▸ **Passage given**:
>>>>

University research facilities face challenges their private counterparts most often do not.
Consider the physical hurdles of an educational research facility situated amongst diverse curriculum-based buildings on a compacted campus—many of which exceed 100 years old. There are operational challenges with cross-disciplinary science researchers sharing facilities.
Add to that the complexity of rapidly changing technology, and it becomes a challenge for universities to make the program and infrastructure decisions needed to serve a stationary campus setting for years to come.
This article looks at the unique engineering challenges universities face and shares strategies for making decisions on high-performance research facilities in a campus setting.
Start with the energy
Labs are some of the largest energy consumers on campus, and every decision made about the building impacts how much energy it will consume over its lifetime.
One initial decision with substantial impact on energy consumption involves the building envelope. These decisions can have some of the highest upfront costs. But starting with the envelope pays dividends by reducing the investment in system sizes and returns savings across the life of the building.
Another effective strategy for labs is identifying simultaneous heating and cooling building loads. Centralized modular HVAC systems can very efficiently shift heating and cooling across large buildings to maximize the use of thermal energy. Operating at lower heating temperatures can open up opportunities for capturing more sources of energy loss.
Reclaiming wasted energy is another important strategy. Lab exhaust energy is lost to the outside, but new capture technologies such as recirculation hoods, reclaim coils, low flow hoods, and continuous sensors on Lab air quality can capture and/or reuse energy that would otherwise be lost. (Even heat from sanitary systems can be reclaimed.)
Many times, research facility projects are the catalyst for a holistic campus energy plan that incorporates renewable energy via photovoltaic systems and carbon reduction methods such as ground source geo-exchange systems paired with electric heat pumps and heat shift chillers.
As we strive to reduce the energy and carbon footprints of very complex research facilities, we find the resilience of the campus electrical distribution system to be of greater importance, which can be helped by deploying local campus microgrids.
Make the building manage your resources
To avoid a protectionist decision-making process during the project design phase by research teams with disparate functions, the engineering team can bring stakeholders together and lead an honest needs assessment of programmatic resources and infrastructure systems. The goal is to foster collaboration early such that the lab facility design will reflect this partnership approach. The added benefit is that when co-located research teams create efficiencies through shared resources, building costs (first and long term) are reduced.
The engineer can also bring practical resource management strategies to the table. For a detailed example, efficiency upgrades such as recapture systems to clean, filter, and reuse valuable laboratory gasses such as helium. Engineers can also develop monitoring and safety strategies for lab utility infrastructures. The design of central system purity levels for air and water determines what happens at the source and what happens at the user level.
Even energy efficiencies of high-performance buildings degrade over time. Mechanical and electrical systems can fall out of the parameters that were initially set for them. Engineers and commissioning teams are needed to set up processes for calibration of systems and continuous commissioning to make sure that a building manages resources as well on day 1,000 as it does on Day 1.

<<<<

▸ **Supplied data**:
>>>>

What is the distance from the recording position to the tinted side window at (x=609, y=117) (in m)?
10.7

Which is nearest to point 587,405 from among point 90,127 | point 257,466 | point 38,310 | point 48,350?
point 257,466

<<<<

▸ **Exercise requirements**:
a) From the article on university research facilities, extract the passage from "Another effective strategy" to "can be reclaimed.)".
b) In the article on university research facilities, which laboratory gas is named as an example of one that recapture systems can clean, filter, and reuse?
c) Proceed with the article on university research facilities, picking up after its final sentence.

▸ **Outputs by task**:
a)
Another effective strategy for labs is identifying simultaneous heating and cooling building loads. Centralized modular HVAC systems can very efficiently shift heating and cooling across large buildings to maximize the use of thermal energy. Operating at lower heating temperatures can open up opportunities for capturing more sources of energy loss.
Reclaiming wasted energy is another important strategy. Lab exhaust energy is lost to the outside, but new capture technologies such as recirculation hoods, reclaim coils, low flow hoods, and continuous sensors on Lab air quality can capture and/or reuse energy that would otherwise be lost. (Even heat from sanitary systems can be reclaimed.)

b) Helium

c)
Balancing economics and the need for flexibility
A private research facility generally supports a finite mission. It is a private investment aimed at achieving a return. Subsequently, the creation of a lab building to support this type of undertaking often focuses the design process into a singular direction with a relatively short-term endpoint in mind.
Universities run on a different economic arrangement. Research departments share funds with the other college departments on campus. Funding for scientific endeavors in an educational setting come from several sources (campus budgets, tuitions, taxes, fees, grants, endowments). Facilities on a campus are constructed to support a lasting legacy and are frequently thought of as “forever” buildings. This long-term construct puts intense pressure on the decisions universities make about their science facilities. The way the scientists work today will change in the next 5 years. The need for flexibility isn’t just a trend, it’s a mandate.
In planning meetings for lab facilities, the conversation often begins with phrases like totally flexible, completely adaptable, and robust infrastructure. However, providing infrastructure for every possible future scenario is expensive. Because there are infinite numbers of options, you can wind up spending millions of dollars trying to future-proof for a future that is undefined. True adaptability looks at the daily processes and finds the flexibility to support what is reasonable or what can be most easily augmented down-the-road if needed. The best way to do this is to have an engineering team that will get to know you well enough to be able to advise when choices are made to create an adaptable future.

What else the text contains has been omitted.